A Igreja não pode ser
entendida simplesmente como uma organização humana, o que faz a diferença é a
unção que dá a bispos e sacerdotes o poder do Espírito para servir o povo de
Deus: foi o que afirmou o Papa Francisco durante a homilia da Santa Missa na
manhã desta segunda-feira na capela da Casa Santa Marta. O Pontífice agradeceu
aos numerosos sacerdotes santos, que no anonimato, dão suas vidas no serviço
diário.
“Sem esta unção - disse -, David teria sido
apenas o chefe” de “uma empresa” de uma “sociedade política, que era o Reino de
Israel”, teria sido apenas um “organizador político”. Em vez disso, “após a
unção, o Espírito do Senhor” desce sobre David e permanece com ele.

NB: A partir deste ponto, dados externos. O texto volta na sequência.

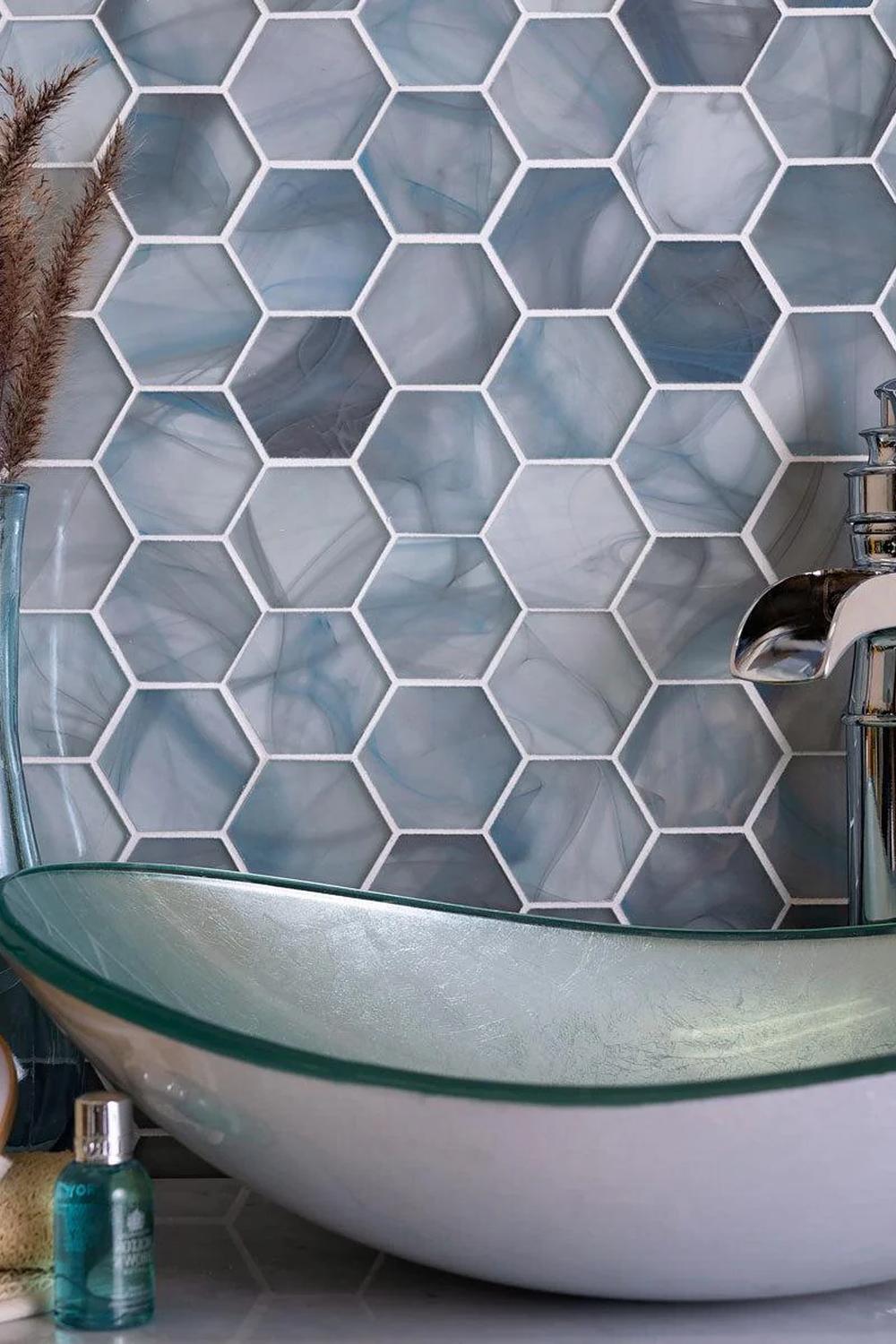 Cozy bathroom featuring hexagonal blue mosaic tiles and harmonious design elements.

E a
Escritura diz: “David estava cada vez mais crescendo em poder, e o Senhor Deus
dos exércitos estava com ele”. “Esta, – observa o Papa Francisco -, é
precisamente a diferença da unção”. O ungido é uma pessoa escolhida pelo
Senhor. Assim é na Igreja para bispos e sacerdotes:
“Os bispos não são
eleitos apenas para levar avante uma organização, que se chama Igreja
particular; são ungidos, eles têm a unção e o Espírito do Senhor está com eles.

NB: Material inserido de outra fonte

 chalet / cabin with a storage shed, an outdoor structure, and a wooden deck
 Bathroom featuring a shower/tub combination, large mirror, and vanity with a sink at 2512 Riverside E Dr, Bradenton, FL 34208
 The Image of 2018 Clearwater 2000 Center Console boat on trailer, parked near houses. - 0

Mas todos os bispos, todos nós somos pecadores, todos! Mas somos ungidos. Mas
todos nós queremos ser mais santos a cada dia, mais fiéis a esta unção. E o que
faz a Igreja realmente, e o que dá unidade à Igreja, é a pessoa do bispo, em
nome de Jesus Cristo, porque ele é ungido, não porque ele foi eleito pela
maioria. Porque é ungido. É nesta unção que uma Igreja particular tem a sua
força. E por participação também os sacerdotes são ungidos”.
A unção - continuou o
Papa - aproxima os bispos e os sacerdotes do Senhor, e dá-lhes a alegria e a
força “para levar para frente um povo, para viver ao serviço de um povo”. Doa a
alegria de sentirem-se “escolhidos pelo Senhor, seguidos pelo Senhor, como
aquele amor com que o Senhor olha para nós, para todos nós”. Assim, “quando
pensamos nos bispos e sacerdotes, devemos pensá-los assim: ungidos”
“De contrário, não se
entende a Igreja. E não só não a entendemos, como não se consegue explicar como
a Igreja vai avante somente com as forças humanas. A diocese vai avante porque
tem um povo santo, tantas coisas, e também um ungido que é a conduz, que a
ajuda a crescer. A paróquia vai para frente porque há muitas organizações,
tantas coisas, mas também tem um sacerdote, um ungido que a leva para frente. E
nós na história conhecemos uma mínima parte: quantos bispos santos, quantos
sacerdotes, quantos padres santos que deixaram as suas vidas e dedicaram-se ao
serviço da diocese, da paróquia; quantas pessoas receberam a força da fé, a
força do amor, a esperança desses párocos anónimos, que nós não conhecemos.
Existem muitos deles”.
São tantos - disse o Papa
Francisco –, “os párocos do interior ou da cidade, que com a sua unção deram
força ao povo, transmitiram a doutrina, deram os sacramentos, isto é a
santidade”.
“Mas, padre, eu li em um
jornal que um bispo fez tal coisa, ou que um padre fez tal coisa. Oh sim,
também eu li, mas, me diga, os jornais dão também notícias daquilo que fazem
tantos sacerdotes, tantos padres em muitas paróquias da cidade ou do interior,
que fazem tanta caridade, tanto trabalho para levar avante o seu povo? Isso,
não! Isso não é notícia. É sempre assim: faz mais barulho uma árvore que cai,
do que uma floresta que cresce. Hoje, pensando na unção de David, nos faz bem
pensar em nossos bispos e nos nossos sacerdotes corajosos, santos, bons, fiéis,
e rezar por eles. Graças a eles hoje nós estamos aqui”.